- [Task details]: Copy the records word for word, starting with the line containing "Comparing pixel 290" and continuing through the end of the records. Leave the pictures out of your copy.

- [Dataset excerpts]:
------------------------

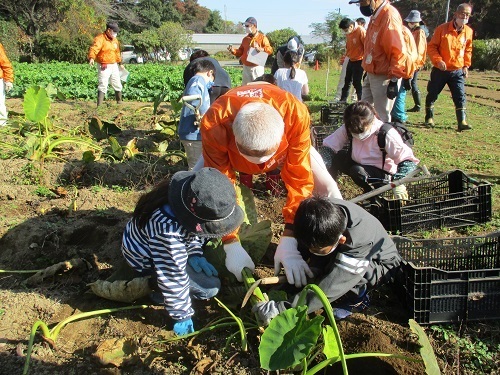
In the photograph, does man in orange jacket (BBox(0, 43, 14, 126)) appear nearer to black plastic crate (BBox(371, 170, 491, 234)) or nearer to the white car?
black plastic crate (BBox(371, 170, 491, 234))

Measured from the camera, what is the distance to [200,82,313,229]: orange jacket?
2846 mm

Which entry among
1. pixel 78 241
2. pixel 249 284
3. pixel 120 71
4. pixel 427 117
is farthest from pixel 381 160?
pixel 120 71

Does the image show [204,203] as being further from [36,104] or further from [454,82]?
[454,82]

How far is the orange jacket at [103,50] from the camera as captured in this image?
934cm

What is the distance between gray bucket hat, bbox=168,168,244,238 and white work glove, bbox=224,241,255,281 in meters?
0.39

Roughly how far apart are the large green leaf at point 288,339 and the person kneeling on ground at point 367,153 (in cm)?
212

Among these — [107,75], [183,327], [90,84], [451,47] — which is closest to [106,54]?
[107,75]

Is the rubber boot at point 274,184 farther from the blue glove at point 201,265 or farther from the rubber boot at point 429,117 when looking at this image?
the rubber boot at point 429,117

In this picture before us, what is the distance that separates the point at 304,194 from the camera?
2982mm

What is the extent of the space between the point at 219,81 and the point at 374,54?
6.21ft

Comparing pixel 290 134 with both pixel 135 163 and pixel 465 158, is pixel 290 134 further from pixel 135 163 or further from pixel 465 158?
pixel 465 158

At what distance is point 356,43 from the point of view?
840cm

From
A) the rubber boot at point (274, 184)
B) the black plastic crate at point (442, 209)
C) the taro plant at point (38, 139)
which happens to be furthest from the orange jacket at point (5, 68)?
the black plastic crate at point (442, 209)

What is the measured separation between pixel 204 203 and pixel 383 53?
408 cm
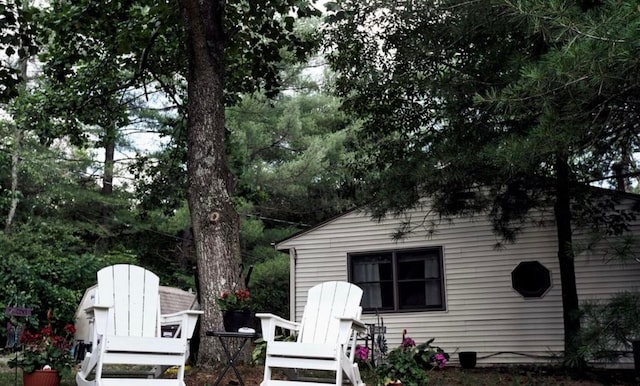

------------------------

- [Task solution]:
Comparing pixel 290 134 with both pixel 135 163 and pixel 465 158, is pixel 290 134 further from pixel 135 163 or further from pixel 465 158?
pixel 465 158

At what distance is point 356,43 from the point of view?
840cm

From
A) the rubber boot at point (274, 184)
B) the black plastic crate at point (442, 209)
C) the taro plant at point (38, 139)
which happens to be furthest from the orange jacket at point (5, 68)?
the black plastic crate at point (442, 209)

What is the measured separation between pixel 204 203 and pixel 383 53?
408 cm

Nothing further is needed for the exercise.